Now shift everything up by 35 years. In the US (the bottom graph), it will still be basically the same shape, with people being born at a steady rate and dying off once they start hitting their 70s. In Japan, the long pink line at the center will now be up at the 85-89 year mark, and will be supported by the few 35-year-olds who used to be the cyan infants in the graph. It will basically be a pyramid standing on its tip, which is as unsustainable for a country as it is for a building.

/graphic stolen from MoneyWeek, but not hotlinked


Yes, but it will only be unsustainable for a single generation, until the old people die out. This can be overcome through running a deficit for a few years, at which point the graph will resemble a straight pole as people settle into a rhythm of having 2.00 children per woman. This will happen when the free market equilibrates with the demand for human labor.

The alternative is much, much worse. We cannot have eternal growth. In fact, the longer we try to solve this crisis through population growth, the longer and more painful the borrowing period is going to be.
 
2012-01-31 01:28:11 PM  

ChuDogg: Maybe we can end the idea that the standard "retirement" should include owning several properties, an income close to or exceeding your working income, and flying all over the world with a lifestyle vastly superior to even the most powerful Kings, queens, and emperors of history?


That's not necessarily what people expect. They do expect to be able to live somewhere other than a major city that has enough people under the age of 60 around to run anything. The Japanese live long lives...

There's a thoughtful, intelligent (if acid) expat blog on this trend that I follow, Spike Japan. The road-trip series on Hokkaido's dwindling towns (new window) is especially good.
 
2012-01-31 01:29:56 PM  
The people who think a shrinking population would be beneficial to society are generally the same people whose reasoning tells them that currency deflation would be great because "all my moneys would be worth more!"

Set exercise a:
Summarize the excerpt in three sentences.
The excerpt and the records come from unrelated sources.

Provided information:

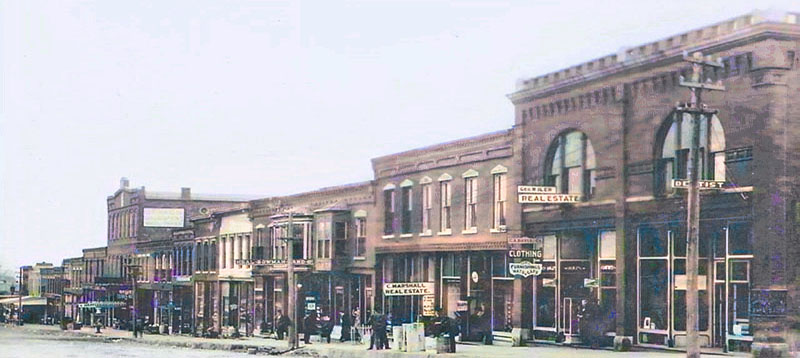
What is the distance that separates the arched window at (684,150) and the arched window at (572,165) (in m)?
2.74

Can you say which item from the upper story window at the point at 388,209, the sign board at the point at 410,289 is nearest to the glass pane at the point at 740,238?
the sign board at the point at 410,289

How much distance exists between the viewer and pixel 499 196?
3356cm

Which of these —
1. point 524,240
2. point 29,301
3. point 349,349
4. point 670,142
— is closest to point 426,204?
point 349,349

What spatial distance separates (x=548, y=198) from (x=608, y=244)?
2.41 m

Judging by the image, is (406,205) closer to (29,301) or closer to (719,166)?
(719,166)

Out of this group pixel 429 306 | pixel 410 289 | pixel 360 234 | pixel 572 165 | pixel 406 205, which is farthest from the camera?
pixel 360 234

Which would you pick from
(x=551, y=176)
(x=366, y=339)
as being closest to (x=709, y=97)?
(x=551, y=176)

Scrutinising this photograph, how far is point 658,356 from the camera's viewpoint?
26.2 m

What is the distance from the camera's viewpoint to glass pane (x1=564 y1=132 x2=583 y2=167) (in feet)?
100

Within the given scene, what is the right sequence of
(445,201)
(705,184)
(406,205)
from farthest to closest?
(406,205) → (445,201) → (705,184)

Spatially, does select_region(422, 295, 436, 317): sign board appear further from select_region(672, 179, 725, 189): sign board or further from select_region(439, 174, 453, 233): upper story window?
select_region(672, 179, 725, 189): sign board

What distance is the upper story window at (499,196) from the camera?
109 ft

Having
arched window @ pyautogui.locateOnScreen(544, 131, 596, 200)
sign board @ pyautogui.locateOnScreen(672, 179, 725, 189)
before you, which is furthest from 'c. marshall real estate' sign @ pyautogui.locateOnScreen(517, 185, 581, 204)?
sign board @ pyautogui.locateOnScreen(672, 179, 725, 189)

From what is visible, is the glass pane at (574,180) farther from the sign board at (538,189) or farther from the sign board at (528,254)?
the sign board at (528,254)
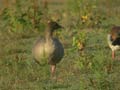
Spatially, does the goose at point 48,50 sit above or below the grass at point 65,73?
above

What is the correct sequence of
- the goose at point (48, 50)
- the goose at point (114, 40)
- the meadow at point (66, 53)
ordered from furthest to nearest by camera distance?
the goose at point (114, 40)
the goose at point (48, 50)
the meadow at point (66, 53)

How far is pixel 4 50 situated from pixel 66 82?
344 cm

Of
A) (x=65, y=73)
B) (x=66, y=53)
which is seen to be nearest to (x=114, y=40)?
(x=66, y=53)

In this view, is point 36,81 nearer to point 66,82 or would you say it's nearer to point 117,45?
point 66,82

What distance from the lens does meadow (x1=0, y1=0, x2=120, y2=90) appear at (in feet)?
28.3

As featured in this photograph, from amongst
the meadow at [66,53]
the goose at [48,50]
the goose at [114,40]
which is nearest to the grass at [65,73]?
the meadow at [66,53]

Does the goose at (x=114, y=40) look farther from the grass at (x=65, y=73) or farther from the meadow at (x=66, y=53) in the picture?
the grass at (x=65, y=73)

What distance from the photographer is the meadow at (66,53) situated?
8625 millimetres

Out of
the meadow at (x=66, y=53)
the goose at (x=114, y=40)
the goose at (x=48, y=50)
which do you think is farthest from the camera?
the goose at (x=114, y=40)

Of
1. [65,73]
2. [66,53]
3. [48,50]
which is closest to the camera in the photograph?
[48,50]

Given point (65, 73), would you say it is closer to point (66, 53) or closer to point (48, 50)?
point (48, 50)

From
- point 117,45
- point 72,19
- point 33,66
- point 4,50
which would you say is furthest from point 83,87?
point 72,19

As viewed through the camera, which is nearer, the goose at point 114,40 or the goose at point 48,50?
the goose at point 48,50

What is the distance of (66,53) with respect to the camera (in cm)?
1182
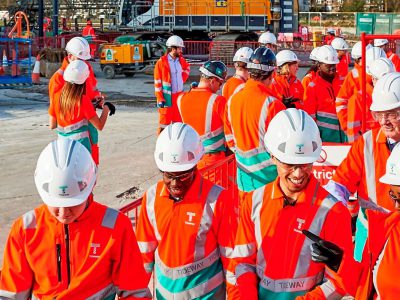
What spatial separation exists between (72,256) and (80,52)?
7.10m

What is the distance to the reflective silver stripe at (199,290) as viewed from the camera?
12.9 ft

Set exercise b:
Duplicate everything in the records from the line containing "As viewed through" down to the end of the records, with both ends included. Leave the pictures out.

Solution a:
The excerpt says that in 35 years the US age distribution will keep roughly the same shape, while Japan's will resemble a pyramid standing on its tip, which is unsustainable. One reply argues that this strain would last only a single generation and could be handled by running a deficit, whereas trying to solve the crisis through population growth would be much worse. Other comments question the idea of a lavish retirement, recommend the expat blog Spike Japan on Hokkaido's dwindling towns, and liken people who welcome a shrinking population to those who think currency deflation would be great.

Solution b:
As viewed through the camera, which is nearer, the goose at point 114,40 or the goose at point 48,50?
the goose at point 48,50

What is the distance of (66,53) with respect to the camera (in cm)?
1182
What spatial separation exists between (72,256) and (80,52)?
7.10m

What is the distance to the reflective silver stripe at (199,290) as viewed from the camera?
12.9 ft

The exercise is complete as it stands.